Often it seems that we know doctrine, but not the Bible.
You can see it in our lives.
That we do not know the Bible as well as we should is manifested in our lives.
The elders of the church hear that some of their young people frequent movies and dances; that some of the young people are avid listeners to rock and other ungodly music; that some of the young people enjoy getting drunk and flirting with drugs; that some of the young people readily desecrate the Lord’s Day.
And they (the elders) ask themselves, “Why? Why do they do those things and enjoy them? Don’t they know better? Don’t they realize the danger and see the evil?”
Many reasons and even some excuses are presented as answers to these questions.
Is not the best reason (never excuse) that those who walk in these evil ways do not walk with God?
Do you walk with God? Can you describe from personal experience communion with the ever-blessed God? How frequently have you walked with God?
Is not the infrequency of our walking with God and living a holy life a direct result of our not knowing Him. And is not. this lack of true spiritual knowledge the consequence of not knowing the Bible in which He most beautifully and adequately reveals Himself?
We should know our Bible as well as we know doctrine. Maybe we should say, “better.”
How often do you spontaneously take your Bible and read it? Why is it so few times? Is it because we do not want the God Who speaks and is spoken of in the Bible?
I realize that most of you have devotions at the evening meal and at school. That is good. But is it enough? Does it give you all you need? Or does it give you all YOU think you need? The Bible says that a young person keeps his way clean by “taking heed thereto according to Thy word.” (Psalm 119:9).
Take time to read the Holy Scriptures.

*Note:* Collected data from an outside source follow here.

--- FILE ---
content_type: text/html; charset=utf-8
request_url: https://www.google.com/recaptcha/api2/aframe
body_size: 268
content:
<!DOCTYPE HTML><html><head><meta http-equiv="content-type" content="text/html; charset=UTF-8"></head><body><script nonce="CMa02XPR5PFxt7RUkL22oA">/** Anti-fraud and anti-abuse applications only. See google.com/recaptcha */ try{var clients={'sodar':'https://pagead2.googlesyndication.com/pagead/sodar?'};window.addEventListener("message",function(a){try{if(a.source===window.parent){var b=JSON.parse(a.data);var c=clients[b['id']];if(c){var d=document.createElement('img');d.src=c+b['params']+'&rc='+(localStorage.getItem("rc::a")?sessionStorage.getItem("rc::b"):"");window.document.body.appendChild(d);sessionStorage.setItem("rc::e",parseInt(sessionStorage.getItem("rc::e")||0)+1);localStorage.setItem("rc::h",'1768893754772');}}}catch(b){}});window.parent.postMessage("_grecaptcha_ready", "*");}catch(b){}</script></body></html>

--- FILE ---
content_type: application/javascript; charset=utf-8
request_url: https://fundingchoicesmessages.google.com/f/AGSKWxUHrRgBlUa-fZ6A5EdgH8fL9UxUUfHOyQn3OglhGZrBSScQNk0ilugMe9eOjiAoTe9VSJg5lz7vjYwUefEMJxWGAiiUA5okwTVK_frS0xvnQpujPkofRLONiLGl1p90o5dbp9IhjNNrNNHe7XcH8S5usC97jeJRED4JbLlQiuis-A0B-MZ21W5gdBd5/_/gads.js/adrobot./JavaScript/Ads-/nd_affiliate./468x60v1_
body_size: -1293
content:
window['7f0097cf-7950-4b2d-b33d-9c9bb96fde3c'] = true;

Alone. Do it every day. Set some specific time of the day aside for this holy activity, Put this activity in its proper place of high priority. You are not too old or too young for this.
And then think about what you have read. If you do not understand it, read it over. Maybe you will have to read it many times. That is okay—can you think of anything better to re-read? Try to find other texts which speak of the same truth.
Then after you have gained an understanding of it, apply the truth. Apply it to life in as many different ways as you can. Do not forget to apply it to yourself!
How many of you take your Bible to catechism? How many of you look up the proof texts given in the lessons? How many of you memorize the texts along with the answers?
Take your Bible to catechism and also to Church. And be prepared to make notes in the margins of your Bible; notes which helped you to understand a passage or give a cross-reference. If you do not want to write in your Bible, then be sure to have scraps of paper handy on which you can make your notes and which you can insert within your Bible.
In this way you will become familiar with God’s Word. Never neglect the learning of doctrine, which is the systematic setting in order of the teachings of the Bible.
Know God’s Word. Then you will be ready always to give an answer to those who ask why you lead such a holy life.